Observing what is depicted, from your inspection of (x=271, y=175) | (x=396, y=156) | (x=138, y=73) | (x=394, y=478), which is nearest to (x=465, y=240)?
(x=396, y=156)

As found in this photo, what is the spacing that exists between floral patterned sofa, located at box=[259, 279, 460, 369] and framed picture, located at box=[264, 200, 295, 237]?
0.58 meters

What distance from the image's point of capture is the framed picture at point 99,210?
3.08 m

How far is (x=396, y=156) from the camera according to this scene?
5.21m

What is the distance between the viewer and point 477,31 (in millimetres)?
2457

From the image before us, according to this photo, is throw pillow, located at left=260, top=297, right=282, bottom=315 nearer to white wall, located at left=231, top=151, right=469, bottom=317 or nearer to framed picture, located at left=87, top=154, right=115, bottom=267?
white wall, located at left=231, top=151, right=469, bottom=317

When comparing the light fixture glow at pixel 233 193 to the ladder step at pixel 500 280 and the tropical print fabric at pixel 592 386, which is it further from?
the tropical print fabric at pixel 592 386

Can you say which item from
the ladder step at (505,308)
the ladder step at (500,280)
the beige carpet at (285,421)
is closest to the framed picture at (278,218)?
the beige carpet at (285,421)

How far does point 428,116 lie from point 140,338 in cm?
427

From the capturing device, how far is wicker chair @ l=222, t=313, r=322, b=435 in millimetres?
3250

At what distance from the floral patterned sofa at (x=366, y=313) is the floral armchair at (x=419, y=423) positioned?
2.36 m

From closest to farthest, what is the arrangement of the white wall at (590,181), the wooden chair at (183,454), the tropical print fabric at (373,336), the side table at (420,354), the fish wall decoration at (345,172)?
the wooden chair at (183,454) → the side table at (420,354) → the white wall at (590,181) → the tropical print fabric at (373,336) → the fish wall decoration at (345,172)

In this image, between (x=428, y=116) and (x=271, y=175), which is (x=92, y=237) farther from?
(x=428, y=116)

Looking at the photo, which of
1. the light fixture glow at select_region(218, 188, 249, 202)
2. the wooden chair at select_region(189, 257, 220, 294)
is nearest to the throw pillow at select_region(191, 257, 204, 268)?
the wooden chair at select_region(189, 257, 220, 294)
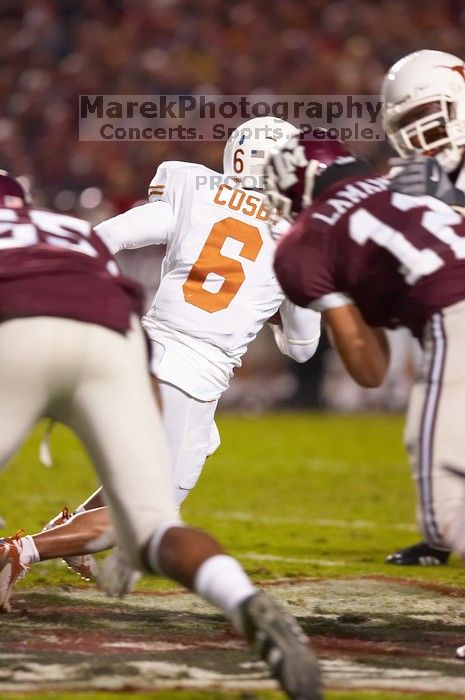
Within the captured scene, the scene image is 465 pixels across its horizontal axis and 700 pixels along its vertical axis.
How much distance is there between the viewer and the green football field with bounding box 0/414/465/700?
306 cm

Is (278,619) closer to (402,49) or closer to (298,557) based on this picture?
(298,557)

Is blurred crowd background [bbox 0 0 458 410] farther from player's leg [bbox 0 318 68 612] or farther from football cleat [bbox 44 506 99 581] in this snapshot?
player's leg [bbox 0 318 68 612]

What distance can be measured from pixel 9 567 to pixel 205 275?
1173mm

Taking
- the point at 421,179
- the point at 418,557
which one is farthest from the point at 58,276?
the point at 418,557

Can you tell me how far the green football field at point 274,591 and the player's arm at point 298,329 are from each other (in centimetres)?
86

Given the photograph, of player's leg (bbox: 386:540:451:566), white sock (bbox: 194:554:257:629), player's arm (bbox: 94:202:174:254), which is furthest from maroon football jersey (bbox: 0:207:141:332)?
player's leg (bbox: 386:540:451:566)

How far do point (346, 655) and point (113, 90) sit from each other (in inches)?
396

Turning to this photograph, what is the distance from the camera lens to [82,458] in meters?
9.02

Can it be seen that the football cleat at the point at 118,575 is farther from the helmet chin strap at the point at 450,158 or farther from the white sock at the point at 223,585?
the helmet chin strap at the point at 450,158

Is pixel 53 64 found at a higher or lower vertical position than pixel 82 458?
higher

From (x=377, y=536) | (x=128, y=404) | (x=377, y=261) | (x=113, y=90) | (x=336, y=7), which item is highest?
(x=336, y=7)

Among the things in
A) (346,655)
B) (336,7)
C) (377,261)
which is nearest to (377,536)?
(346,655)

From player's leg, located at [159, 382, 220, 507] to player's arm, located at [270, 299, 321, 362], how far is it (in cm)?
39

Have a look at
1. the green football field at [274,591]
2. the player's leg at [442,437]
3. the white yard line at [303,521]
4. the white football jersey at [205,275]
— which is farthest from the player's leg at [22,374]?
the white yard line at [303,521]
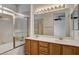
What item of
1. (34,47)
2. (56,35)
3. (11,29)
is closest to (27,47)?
(34,47)

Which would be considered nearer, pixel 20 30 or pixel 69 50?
pixel 69 50

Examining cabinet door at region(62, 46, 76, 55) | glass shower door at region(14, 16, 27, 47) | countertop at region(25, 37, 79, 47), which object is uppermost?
glass shower door at region(14, 16, 27, 47)

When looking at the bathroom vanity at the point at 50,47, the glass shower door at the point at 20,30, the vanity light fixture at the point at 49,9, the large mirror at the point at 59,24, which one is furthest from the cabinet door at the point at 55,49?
the vanity light fixture at the point at 49,9

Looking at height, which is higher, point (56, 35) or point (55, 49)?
point (56, 35)

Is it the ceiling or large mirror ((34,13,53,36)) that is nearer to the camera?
the ceiling

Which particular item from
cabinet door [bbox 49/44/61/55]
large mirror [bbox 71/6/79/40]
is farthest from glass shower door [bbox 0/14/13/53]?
large mirror [bbox 71/6/79/40]


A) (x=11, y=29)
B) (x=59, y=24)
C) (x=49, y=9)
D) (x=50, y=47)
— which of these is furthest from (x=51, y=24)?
(x=11, y=29)

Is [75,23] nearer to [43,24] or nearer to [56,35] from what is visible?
[56,35]

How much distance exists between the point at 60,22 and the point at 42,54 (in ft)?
1.67

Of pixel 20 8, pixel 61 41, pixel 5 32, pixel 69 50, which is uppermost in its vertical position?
pixel 20 8

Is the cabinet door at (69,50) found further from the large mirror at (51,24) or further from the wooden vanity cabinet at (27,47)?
the wooden vanity cabinet at (27,47)

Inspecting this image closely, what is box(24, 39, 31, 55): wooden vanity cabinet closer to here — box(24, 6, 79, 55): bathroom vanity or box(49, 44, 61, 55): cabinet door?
box(24, 6, 79, 55): bathroom vanity

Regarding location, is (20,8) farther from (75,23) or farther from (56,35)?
(75,23)
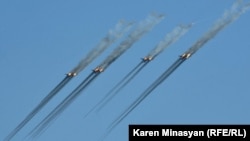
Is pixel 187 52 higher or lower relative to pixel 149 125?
higher

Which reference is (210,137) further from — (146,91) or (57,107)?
(57,107)

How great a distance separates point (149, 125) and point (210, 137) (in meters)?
1.57

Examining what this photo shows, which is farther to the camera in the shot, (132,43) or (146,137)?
(132,43)

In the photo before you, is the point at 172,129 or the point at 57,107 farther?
the point at 57,107

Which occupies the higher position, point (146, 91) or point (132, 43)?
point (132, 43)

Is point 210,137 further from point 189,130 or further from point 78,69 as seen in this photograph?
point 78,69

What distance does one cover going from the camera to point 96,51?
1625 centimetres

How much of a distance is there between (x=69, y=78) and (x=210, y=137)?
377cm

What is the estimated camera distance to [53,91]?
1611cm

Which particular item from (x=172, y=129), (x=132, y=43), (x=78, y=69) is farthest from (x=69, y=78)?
(x=172, y=129)

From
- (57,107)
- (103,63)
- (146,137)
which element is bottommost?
(146,137)

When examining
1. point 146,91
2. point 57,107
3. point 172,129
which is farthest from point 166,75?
point 57,107

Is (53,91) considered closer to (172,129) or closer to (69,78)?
(69,78)

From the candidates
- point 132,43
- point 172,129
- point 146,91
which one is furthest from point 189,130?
point 132,43
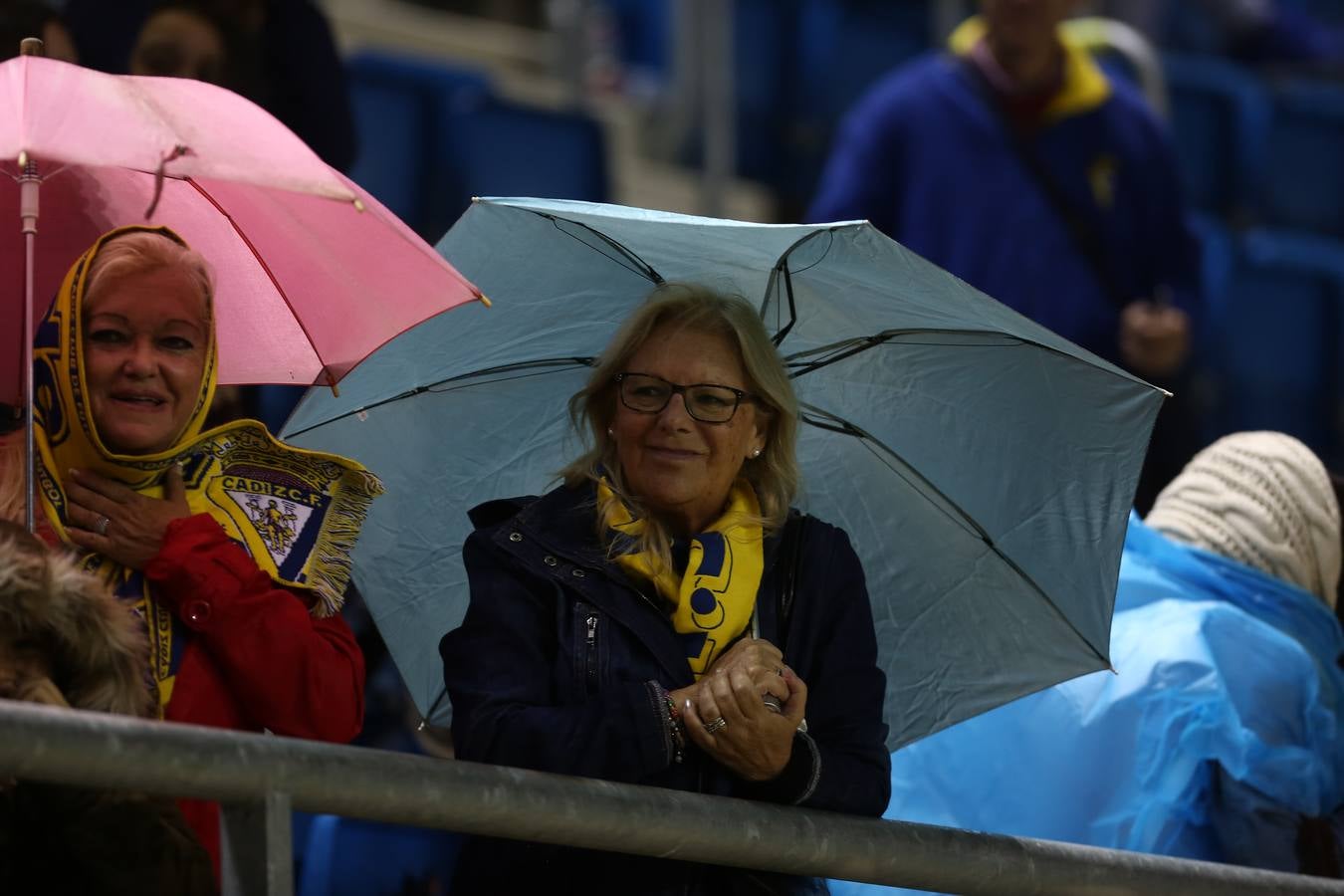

- **OBJECTIVE**: Copy all the records above, swapping "wicker chair" for "rattan chair" wherever it occurs and changing nothing else. Leave the pictures out of your copy.

- **EXERCISE SOLUTION**:
Observing what is depicted, from your inspection of (x=271, y=175) | (x=396, y=156) | (x=138, y=73) | (x=394, y=478), which is nearest to (x=465, y=240)?
(x=396, y=156)

As found in this photo, what is the spacing that exists between floral patterned sofa, located at box=[259, 279, 460, 369] and framed picture, located at box=[264, 200, 295, 237]?
0.58 meters

What distance from the image's point of capture is the framed picture at point 99,210?
3.08 m

How far is (x=396, y=156) from the camera according to this scene?
5.21m

What is the distance between the viewer and point 477,31 (in millimetres)?
2457

From the image before us, according to this photo, is throw pillow, located at left=260, top=297, right=282, bottom=315 nearer to white wall, located at left=231, top=151, right=469, bottom=317 or nearer to framed picture, located at left=87, top=154, right=115, bottom=267?
white wall, located at left=231, top=151, right=469, bottom=317

When comparing the light fixture glow at pixel 233 193 to the ladder step at pixel 500 280 and the tropical print fabric at pixel 592 386, which is it further from?
the tropical print fabric at pixel 592 386

Can you say which item from
the ladder step at (505,308)
the ladder step at (500,280)
the beige carpet at (285,421)
is closest to the framed picture at (278,218)?
the beige carpet at (285,421)

How far does point 428,116 lie from point 140,338 in cm?
427

From the capturing device, how far is rattan chair @ l=222, t=313, r=322, b=435 in millimetres?
3250

At what distance from the floral patterned sofa at (x=366, y=313) is the floral armchair at (x=419, y=423) positioned?
2.36 m

From closest to farthest, what is the arrangement of the white wall at (590,181), the wooden chair at (183,454), the tropical print fabric at (373,336), the side table at (420,354), the fish wall decoration at (345,172)?
the wooden chair at (183,454) → the side table at (420,354) → the white wall at (590,181) → the tropical print fabric at (373,336) → the fish wall decoration at (345,172)

In this image, between (x=428, y=116) and (x=271, y=175), which is (x=92, y=237) farther from?
(x=428, y=116)

Looking at the photo, which of
1. the light fixture glow at select_region(218, 188, 249, 202)
2. the wooden chair at select_region(189, 257, 220, 294)
is nearest to the throw pillow at select_region(191, 257, 204, 268)?
the wooden chair at select_region(189, 257, 220, 294)
Within the captured scene, the scene image is 465 pixels across its horizontal axis and 700 pixels along its vertical axis.
How much distance is there between the viewer and the green football field with bounding box 0/414/465/700?
306 cm

Is (278,619) closer to (402,49) or closer to (298,557) based on this picture?
(298,557)

Is blurred crowd background [bbox 0 0 458 410] farther from player's leg [bbox 0 318 68 612] or farther from football cleat [bbox 44 506 99 581] in this snapshot?
player's leg [bbox 0 318 68 612]

What distance can be measured from pixel 9 567 to pixel 205 275?
1173mm

Taking
- the point at 421,179
- the point at 418,557
which one is farthest from the point at 58,276?
the point at 418,557

Can you tell me how far the green football field at point 274,591 and the player's arm at point 298,329 are from each other (in centimetres)?
86

Given the photograph, of player's leg (bbox: 386:540:451:566), white sock (bbox: 194:554:257:629), player's arm (bbox: 94:202:174:254), which is furthest from maroon football jersey (bbox: 0:207:141:332)?
player's leg (bbox: 386:540:451:566)

How far do point (346, 655) and point (113, 90) sit from each other (in inches)?
396

Turning to this photograph, what is the distance from the camera lens to [82,458] in meters?
9.02

Can it be seen that the football cleat at the point at 118,575 is farther from the helmet chin strap at the point at 450,158 or farther from the white sock at the point at 223,585?
the helmet chin strap at the point at 450,158

Is pixel 53 64 found at a higher or lower vertical position than pixel 82 458?
higher

From (x=377, y=536) | (x=128, y=404) | (x=377, y=261) | (x=113, y=90) | (x=336, y=7), which item is highest?
(x=336, y=7)

Among the things in
A) (346,655)
B) (336,7)
C) (377,261)
which is nearest to (377,536)?
(346,655)

From player's leg, located at [159, 382, 220, 507] to player's arm, located at [270, 299, 321, 362], how far is it (in cm)?
39

Have a look at
1. the green football field at [274,591]
2. the player's leg at [442,437]
3. the white yard line at [303,521]
4. the white football jersey at [205,275]
— which is farthest from the player's leg at [22,374]?
the white yard line at [303,521]
What item of
1. (34,47)
2. (56,35)
3. (11,29)
is closest to (27,47)?
(34,47)

Which would be considered nearer, pixel 20 30 or pixel 69 50?
pixel 69 50

Examining cabinet door at region(62, 46, 76, 55) | glass shower door at region(14, 16, 27, 47) | countertop at region(25, 37, 79, 47), which object is uppermost?
glass shower door at region(14, 16, 27, 47)

When looking at the bathroom vanity at the point at 50,47, the glass shower door at the point at 20,30, the vanity light fixture at the point at 49,9, the large mirror at the point at 59,24, which one is furthest from the cabinet door at the point at 55,49?
the vanity light fixture at the point at 49,9

Looking at height, which is higher, point (56, 35) or point (55, 49)?
point (56, 35)

Is it the ceiling or large mirror ((34,13,53,36)) that is nearer to the camera?
the ceiling

Which particular item from
cabinet door [bbox 49/44/61/55]
large mirror [bbox 71/6/79/40]
is farthest from glass shower door [bbox 0/14/13/53]?
large mirror [bbox 71/6/79/40]


A) (x=11, y=29)
B) (x=59, y=24)
C) (x=49, y=9)
D) (x=50, y=47)
— which of these is furthest from (x=51, y=24)?
(x=11, y=29)

Is [75,23] nearer to [43,24] or nearer to [56,35] from what is visible?
[56,35]

How much distance exists between the point at 60,22 and the point at 42,54 (in ft)?
1.67

Of pixel 20 8, pixel 61 41, pixel 5 32, pixel 69 50, which is uppermost in its vertical position?
pixel 20 8

Is the cabinet door at (69,50) found further from the large mirror at (51,24) or further from the wooden vanity cabinet at (27,47)?
the wooden vanity cabinet at (27,47)

Inspecting this image closely, what is box(24, 39, 31, 55): wooden vanity cabinet closer to here — box(24, 6, 79, 55): bathroom vanity or box(49, 44, 61, 55): cabinet door?
box(24, 6, 79, 55): bathroom vanity

Regarding location, is (20,8) farther from (75,23) or farther from (56,35)?
(75,23)
Is pixel 187 52 higher or lower relative to pixel 149 125?
higher

Which reference is (210,137) further from — (146,91) or (57,107)?
(57,107)

How great a distance separates point (149, 125) and point (210, 137) (in meters)?
1.57

Examining what this photo shows, which is farther to the camera in the shot, (132,43) or (146,137)?
(132,43)

In the photo before you, is the point at 172,129 or the point at 57,107 farther?
the point at 57,107

Which occupies the higher position, point (146, 91) or point (132, 43)?
point (132, 43)

Is point 210,137 further from point 189,130 or further from point 78,69 as seen in this photograph?
point 78,69

What distance does one cover going from the camera to point 96,51?
1625 centimetres

How much of a distance is there between (x=69, y=78) and (x=210, y=137)?
377cm

What is the estimated camera distance to [53,91]?
1611cm

Which particular item from (x=172, y=129), (x=132, y=43), (x=78, y=69) is farthest from (x=69, y=78)?
(x=172, y=129)

From
- (57,107)
- (103,63)
- (146,137)
which element is bottommost?
(146,137)

When examining
1. point 146,91
2. point 57,107
3. point 172,129
which is farthest from point 166,75?
point 57,107

Is (53,91) considered closer to (172,129) or closer to (69,78)?
(69,78)

From the candidates
- point 132,43
- point 172,129
- point 146,91
which one is furthest from point 189,130?
point 132,43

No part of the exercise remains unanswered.